El caso llegó al Equipo a principios de 1986. La investigación judicial los llevó a citar familiares que proveyeron datos que condujeron a una única identificación, la de Marta Spagnoli de Vera, cuyo cráneo tenía tres balazos. Para empeorarlo, la madre de la víctima sufrió un ataque de nervios al ser informada y a los pocos días puso en duda el peritaje. Los restos de Marta jamás fueron reclamados por la familia.
La frustración que les produjo ese caso empañó la sensación de haber iniciado una nueva etapa. Las investigaciones de jueces y abogados, estaba claro, contenían datos erróneos. Necesitaban elaborar sus propias hipótesis sobre la identidad de las víctimas, para ampliar las posibilidades de dar en el blanco. Los juzgados no eran la única fuente de información: estaban los archivos de las organizaciones de derechos humanos, las autopsias, los registros de los cementerios.

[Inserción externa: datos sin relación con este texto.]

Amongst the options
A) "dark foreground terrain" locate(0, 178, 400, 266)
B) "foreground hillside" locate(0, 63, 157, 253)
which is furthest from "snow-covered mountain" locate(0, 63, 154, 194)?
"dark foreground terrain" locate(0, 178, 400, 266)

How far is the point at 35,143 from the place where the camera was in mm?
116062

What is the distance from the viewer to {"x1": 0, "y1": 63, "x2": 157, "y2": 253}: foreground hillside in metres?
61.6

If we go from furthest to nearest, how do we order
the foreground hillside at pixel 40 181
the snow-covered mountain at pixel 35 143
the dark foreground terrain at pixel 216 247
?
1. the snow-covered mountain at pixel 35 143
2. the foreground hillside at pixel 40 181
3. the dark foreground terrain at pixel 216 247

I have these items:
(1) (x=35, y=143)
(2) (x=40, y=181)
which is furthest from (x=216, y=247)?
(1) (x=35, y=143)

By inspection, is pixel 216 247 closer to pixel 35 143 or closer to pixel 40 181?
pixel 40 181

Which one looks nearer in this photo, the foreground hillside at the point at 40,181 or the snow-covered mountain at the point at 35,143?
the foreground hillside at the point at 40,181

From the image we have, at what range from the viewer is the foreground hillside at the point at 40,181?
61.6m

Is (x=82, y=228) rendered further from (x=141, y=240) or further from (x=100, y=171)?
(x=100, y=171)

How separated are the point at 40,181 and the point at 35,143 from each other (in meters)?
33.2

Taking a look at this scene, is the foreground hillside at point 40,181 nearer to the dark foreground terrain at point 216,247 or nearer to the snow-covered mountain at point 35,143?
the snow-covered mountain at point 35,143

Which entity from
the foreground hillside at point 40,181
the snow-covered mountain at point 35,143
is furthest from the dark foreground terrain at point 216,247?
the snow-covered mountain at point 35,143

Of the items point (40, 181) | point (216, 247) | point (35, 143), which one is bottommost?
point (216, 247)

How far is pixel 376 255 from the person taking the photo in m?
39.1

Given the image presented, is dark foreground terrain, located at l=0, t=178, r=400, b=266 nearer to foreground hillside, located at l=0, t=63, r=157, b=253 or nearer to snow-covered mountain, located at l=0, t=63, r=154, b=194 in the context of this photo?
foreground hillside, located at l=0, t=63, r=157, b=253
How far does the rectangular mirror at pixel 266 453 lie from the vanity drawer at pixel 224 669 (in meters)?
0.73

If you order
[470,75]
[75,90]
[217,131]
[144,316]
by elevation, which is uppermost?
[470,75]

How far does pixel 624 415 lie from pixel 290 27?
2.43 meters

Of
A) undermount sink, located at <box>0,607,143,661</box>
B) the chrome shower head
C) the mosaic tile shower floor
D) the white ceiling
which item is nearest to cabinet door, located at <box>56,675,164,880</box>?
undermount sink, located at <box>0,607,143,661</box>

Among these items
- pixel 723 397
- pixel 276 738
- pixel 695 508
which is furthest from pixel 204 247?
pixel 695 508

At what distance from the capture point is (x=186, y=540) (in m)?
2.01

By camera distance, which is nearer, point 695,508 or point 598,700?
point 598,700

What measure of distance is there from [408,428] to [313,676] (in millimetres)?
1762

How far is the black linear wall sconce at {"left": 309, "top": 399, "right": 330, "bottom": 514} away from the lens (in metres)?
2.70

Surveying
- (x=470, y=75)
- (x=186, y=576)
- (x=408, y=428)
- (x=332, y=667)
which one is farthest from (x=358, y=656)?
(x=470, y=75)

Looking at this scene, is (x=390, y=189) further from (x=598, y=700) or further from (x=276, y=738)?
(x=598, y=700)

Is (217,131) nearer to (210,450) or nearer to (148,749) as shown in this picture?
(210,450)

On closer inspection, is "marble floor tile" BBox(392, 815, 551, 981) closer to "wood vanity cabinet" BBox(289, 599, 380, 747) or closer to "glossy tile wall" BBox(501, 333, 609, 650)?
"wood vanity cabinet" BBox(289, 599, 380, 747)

Entonces el dinero de las becas se acabó. Snow entregó a la Subsecretaría de Derechos Humanos su trabajo estadístico sobre los NN. Pasaron semanas sin que mediase crítica, pedido o comentario alguno. Ni siquiera los recibían en el edificio oficial. La línea de Madres de Plaza de Mayo liderada por Hebe de Bonafini los repudiaba. Los forenses los odiaban también. “Éramos la última mierda del mundo”, dice Alejandro.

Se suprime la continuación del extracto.